======== Extracted records

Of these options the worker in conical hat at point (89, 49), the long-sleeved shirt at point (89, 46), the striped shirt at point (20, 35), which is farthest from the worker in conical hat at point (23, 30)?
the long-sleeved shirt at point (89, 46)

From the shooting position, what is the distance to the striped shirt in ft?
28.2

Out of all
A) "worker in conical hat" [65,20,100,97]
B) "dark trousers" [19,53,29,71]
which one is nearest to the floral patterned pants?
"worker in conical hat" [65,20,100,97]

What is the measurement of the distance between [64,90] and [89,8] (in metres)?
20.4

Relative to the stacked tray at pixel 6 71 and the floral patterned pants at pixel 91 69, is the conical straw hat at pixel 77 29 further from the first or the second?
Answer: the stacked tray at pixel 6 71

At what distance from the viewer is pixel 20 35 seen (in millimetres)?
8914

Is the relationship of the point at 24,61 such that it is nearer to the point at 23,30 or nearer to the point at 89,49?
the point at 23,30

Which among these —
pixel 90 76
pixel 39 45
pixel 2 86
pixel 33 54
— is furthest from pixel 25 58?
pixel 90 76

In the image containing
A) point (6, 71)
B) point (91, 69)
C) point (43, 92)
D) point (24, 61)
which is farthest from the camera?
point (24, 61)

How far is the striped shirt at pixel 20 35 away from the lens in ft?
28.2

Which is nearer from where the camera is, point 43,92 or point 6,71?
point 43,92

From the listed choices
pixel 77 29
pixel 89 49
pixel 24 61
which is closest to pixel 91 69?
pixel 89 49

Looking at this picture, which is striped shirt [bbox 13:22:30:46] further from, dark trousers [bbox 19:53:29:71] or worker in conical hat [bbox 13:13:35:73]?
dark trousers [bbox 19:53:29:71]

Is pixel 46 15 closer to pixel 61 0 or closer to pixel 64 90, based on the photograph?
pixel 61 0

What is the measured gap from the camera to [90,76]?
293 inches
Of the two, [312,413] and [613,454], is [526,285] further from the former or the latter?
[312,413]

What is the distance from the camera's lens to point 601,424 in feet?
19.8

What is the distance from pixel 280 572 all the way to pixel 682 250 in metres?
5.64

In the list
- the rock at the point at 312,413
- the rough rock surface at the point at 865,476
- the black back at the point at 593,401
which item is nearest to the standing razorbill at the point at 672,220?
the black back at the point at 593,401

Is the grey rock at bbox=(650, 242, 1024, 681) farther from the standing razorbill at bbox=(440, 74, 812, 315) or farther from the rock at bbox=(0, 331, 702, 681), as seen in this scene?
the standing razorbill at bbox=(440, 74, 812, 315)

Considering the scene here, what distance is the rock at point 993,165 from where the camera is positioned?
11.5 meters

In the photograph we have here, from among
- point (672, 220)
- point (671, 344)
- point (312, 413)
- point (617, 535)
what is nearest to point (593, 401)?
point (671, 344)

================

Only the lines from the one that contains "In the image containing" to the end of the data should be output, exactly as they appear.

In the image containing
A) point (6, 71)
B) point (91, 69)
C) point (43, 92)
D) point (24, 61)
which is farthest from the camera?
point (24, 61)

How far is the striped shirt at pixel 20 35 away from the lens in ft?
28.2

Which is nearer from where the camera is, point 43,92 or point 6,71?
point 43,92

From the listed choices
pixel 77 29
pixel 89 49
pixel 24 61
which is closest to pixel 91 69?
pixel 89 49

Looking at this picture, which is striped shirt [bbox 13:22:30:46] further from, dark trousers [bbox 19:53:29:71] or worker in conical hat [bbox 13:13:35:73]?
dark trousers [bbox 19:53:29:71]

Is pixel 46 15 closer to pixel 61 0 or closer to pixel 64 90, based on the photograph?
pixel 61 0

What is the measured gap from the camera to [90,76]?
293 inches
Of the two, [312,413] and [613,454], is [526,285] further from the former or the latter?
[312,413]

What is the distance from the camera's lens to point 601,424 in feet?
19.8

What is the distance from pixel 280 572 all the way to pixel 682 250 in metres?
5.64

In the list
- the rock at the point at 312,413
- the rough rock surface at the point at 865,476
- the black back at the point at 593,401
which item is nearest to the standing razorbill at the point at 672,220?
the black back at the point at 593,401

Is the grey rock at bbox=(650, 242, 1024, 681) farther from the standing razorbill at bbox=(440, 74, 812, 315) or farther from the rock at bbox=(0, 331, 702, 681), as seen in this scene?
the standing razorbill at bbox=(440, 74, 812, 315)

Considering the scene here, what distance is the rock at point 993,165 from where the camera is positioned?
11.5 meters

In the photograph we have here, from among
- point (672, 220)
- point (671, 344)
- point (312, 413)
- point (617, 535)
what is nearest to point (593, 401)?
point (671, 344)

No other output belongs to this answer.